Schon zur Zeit Abrahams war die Welt um ihn zum Götzendienst abgefallen; sie hatte in selbst verschuldeter Verblendung den einen wahren Gott abgelehnt und gehorchte nicht mehr dem natürlichen Sittengesetz, das derselbe Gott in ihre Seele eingeschrieben hatte. Darum zog er seine Hand von den Heiden zurück, dass sie in einen Abgrund der Verkommenheit stürzten, aus dem keine menschliche Macht sie mehr retten konnte. Seine Liebe wandte er nun den Nachkommen der Patriarchen zu, um sich aus ihnen sein Volk zu bilden.
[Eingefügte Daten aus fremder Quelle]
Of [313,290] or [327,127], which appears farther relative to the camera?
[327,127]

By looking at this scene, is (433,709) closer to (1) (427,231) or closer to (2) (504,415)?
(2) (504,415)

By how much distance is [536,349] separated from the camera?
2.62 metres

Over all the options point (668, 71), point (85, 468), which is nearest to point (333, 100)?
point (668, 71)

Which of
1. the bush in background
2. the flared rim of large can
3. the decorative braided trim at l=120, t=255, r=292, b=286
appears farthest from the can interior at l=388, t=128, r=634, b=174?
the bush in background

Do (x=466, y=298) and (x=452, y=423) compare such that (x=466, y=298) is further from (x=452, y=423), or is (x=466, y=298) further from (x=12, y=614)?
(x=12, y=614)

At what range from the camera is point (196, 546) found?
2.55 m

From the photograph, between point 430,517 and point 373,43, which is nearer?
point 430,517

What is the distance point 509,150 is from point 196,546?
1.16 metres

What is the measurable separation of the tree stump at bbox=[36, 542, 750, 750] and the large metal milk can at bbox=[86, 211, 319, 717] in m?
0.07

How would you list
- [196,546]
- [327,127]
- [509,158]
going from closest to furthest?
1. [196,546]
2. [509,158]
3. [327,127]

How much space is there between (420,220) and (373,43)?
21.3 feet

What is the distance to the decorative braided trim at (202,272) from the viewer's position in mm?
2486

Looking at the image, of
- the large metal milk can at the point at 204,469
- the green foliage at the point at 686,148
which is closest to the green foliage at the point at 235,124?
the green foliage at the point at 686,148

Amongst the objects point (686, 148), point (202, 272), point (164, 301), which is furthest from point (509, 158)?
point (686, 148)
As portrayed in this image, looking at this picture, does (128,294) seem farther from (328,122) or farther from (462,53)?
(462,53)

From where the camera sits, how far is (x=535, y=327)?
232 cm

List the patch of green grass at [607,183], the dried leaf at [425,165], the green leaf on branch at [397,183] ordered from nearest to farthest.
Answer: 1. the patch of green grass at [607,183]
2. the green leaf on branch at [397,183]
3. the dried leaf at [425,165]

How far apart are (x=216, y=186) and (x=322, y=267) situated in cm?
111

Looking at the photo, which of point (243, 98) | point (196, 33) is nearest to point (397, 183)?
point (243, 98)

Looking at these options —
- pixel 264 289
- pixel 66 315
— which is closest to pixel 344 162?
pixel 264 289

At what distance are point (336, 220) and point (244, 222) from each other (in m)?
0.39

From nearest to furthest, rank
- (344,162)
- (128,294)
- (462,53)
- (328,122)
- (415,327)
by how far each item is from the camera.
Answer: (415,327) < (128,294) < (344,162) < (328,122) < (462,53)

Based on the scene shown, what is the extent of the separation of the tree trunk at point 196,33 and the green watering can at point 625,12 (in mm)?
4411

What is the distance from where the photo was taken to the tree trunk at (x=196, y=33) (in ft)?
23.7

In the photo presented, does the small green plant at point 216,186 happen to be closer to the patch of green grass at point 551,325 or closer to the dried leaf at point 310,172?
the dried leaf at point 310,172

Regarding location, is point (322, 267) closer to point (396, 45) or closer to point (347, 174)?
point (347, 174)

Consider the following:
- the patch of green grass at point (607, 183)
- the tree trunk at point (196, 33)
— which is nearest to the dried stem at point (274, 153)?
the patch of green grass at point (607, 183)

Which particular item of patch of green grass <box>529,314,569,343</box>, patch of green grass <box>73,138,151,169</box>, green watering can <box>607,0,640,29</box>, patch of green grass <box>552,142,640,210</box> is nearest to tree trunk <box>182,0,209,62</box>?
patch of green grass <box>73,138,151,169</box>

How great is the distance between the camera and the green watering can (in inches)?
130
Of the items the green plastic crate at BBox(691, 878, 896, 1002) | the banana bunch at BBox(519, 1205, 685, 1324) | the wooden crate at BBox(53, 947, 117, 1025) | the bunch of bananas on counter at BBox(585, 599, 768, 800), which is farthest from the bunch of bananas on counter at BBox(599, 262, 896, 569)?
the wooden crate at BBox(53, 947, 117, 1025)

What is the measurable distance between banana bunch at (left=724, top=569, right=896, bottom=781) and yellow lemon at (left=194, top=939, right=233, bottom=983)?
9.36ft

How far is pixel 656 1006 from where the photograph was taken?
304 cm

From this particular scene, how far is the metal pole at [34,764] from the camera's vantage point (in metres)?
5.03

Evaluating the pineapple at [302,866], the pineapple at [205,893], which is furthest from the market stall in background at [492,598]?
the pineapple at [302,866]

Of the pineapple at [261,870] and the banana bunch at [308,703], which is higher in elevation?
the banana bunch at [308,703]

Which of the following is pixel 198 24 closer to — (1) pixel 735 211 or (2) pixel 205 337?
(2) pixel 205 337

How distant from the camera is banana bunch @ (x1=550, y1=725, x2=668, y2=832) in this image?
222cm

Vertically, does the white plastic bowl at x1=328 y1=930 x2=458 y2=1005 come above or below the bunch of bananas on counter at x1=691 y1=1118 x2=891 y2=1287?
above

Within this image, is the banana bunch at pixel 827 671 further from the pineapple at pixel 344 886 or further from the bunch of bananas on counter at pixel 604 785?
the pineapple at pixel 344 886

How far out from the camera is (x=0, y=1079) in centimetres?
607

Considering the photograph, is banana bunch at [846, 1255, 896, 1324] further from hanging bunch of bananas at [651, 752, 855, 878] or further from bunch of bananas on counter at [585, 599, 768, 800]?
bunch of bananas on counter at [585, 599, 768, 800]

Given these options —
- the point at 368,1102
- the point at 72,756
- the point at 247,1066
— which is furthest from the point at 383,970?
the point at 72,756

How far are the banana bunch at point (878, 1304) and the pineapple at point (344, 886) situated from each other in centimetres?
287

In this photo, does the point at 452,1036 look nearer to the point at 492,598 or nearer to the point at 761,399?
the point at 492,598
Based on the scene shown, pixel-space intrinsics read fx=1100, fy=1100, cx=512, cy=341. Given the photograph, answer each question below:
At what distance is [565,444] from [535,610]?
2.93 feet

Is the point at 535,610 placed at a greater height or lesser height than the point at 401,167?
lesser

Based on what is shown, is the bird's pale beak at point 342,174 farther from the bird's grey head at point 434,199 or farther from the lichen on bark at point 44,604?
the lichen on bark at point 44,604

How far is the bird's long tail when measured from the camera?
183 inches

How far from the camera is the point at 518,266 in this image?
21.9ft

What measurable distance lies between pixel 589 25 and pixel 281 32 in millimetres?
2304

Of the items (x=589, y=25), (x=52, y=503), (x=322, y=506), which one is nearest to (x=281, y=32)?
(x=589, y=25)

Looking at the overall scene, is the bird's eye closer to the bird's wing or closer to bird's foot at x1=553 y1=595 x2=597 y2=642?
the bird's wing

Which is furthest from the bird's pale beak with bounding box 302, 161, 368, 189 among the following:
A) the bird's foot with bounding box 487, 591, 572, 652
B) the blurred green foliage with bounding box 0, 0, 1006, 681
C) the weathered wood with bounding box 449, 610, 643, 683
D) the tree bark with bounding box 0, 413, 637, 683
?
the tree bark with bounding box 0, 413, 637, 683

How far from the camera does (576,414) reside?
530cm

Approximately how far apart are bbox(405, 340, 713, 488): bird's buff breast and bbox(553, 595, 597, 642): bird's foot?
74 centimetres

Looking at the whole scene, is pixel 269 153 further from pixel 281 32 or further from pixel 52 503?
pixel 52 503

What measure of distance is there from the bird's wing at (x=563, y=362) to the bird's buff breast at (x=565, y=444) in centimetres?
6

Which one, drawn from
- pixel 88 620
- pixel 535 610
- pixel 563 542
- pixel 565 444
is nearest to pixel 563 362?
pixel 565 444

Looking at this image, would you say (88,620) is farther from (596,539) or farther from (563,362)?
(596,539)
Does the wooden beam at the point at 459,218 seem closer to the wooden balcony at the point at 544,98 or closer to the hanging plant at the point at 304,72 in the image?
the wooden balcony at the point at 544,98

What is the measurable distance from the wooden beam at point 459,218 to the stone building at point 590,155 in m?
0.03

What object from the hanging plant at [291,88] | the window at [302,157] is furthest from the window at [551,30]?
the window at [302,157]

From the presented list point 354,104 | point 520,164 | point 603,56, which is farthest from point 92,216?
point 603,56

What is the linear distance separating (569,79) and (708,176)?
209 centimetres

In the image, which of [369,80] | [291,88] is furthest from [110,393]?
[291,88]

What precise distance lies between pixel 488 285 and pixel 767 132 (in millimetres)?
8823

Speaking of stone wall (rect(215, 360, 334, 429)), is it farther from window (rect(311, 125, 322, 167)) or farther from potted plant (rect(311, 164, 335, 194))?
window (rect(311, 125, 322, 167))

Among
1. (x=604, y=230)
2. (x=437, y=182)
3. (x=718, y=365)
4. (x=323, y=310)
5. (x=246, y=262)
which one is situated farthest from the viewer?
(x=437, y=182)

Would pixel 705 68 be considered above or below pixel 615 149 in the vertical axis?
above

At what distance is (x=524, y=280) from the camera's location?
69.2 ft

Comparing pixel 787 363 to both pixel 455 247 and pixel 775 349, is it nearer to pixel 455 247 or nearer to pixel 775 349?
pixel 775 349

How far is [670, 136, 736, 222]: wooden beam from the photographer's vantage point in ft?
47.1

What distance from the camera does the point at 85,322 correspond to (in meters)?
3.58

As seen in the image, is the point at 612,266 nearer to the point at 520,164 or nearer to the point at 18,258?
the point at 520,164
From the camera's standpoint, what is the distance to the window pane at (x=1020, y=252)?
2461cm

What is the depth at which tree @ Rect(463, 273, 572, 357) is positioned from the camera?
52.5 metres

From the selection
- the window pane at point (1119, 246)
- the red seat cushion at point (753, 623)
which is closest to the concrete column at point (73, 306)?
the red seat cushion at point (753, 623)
Aber auch Israel wurde ungehorsam; es brach treulos den Bund, den der Herr mit ihm geschlossen hatte, und verweigerte schließlich dem von ihm verheißenen und gesandten Messias Glaube und Gefolgschaft.
Die zum messianischen Gastmahl Geladenen lehnten es ab, der göttlichen Einladung Folge zu leisten (Luk. 14, 15ff). Da zog der Herr seine Hand von seinem eigenen Volk zurück, dass es sich in seinem Unglauben verhärtete, und wandte sein Erbarmen der Heidenwelt zu. Wie der Herr in der Parabel seine Diener aussandte, um sein Haus mit den Bettlern am Wag, mit Krüppeln, Blinden und Lahmen zu füllen, so schickte er seine Apostel zu den von den Juden verachteten und gemiedenen Heiden, die mit Freuden die Heilsbotschaft vernahmen. So fügte es Gottes Weisheit, dass der Ungehorsam und die Verhärtung der Juden die Kräfte für eine planmäßige und intensive Missionierung der heidnischen Welt frei machte und dass die Erfolge dieser Mission der Kirche tausendfach mehr gaben, als sie durch die Bekehrung der Juden gewonnen hätte.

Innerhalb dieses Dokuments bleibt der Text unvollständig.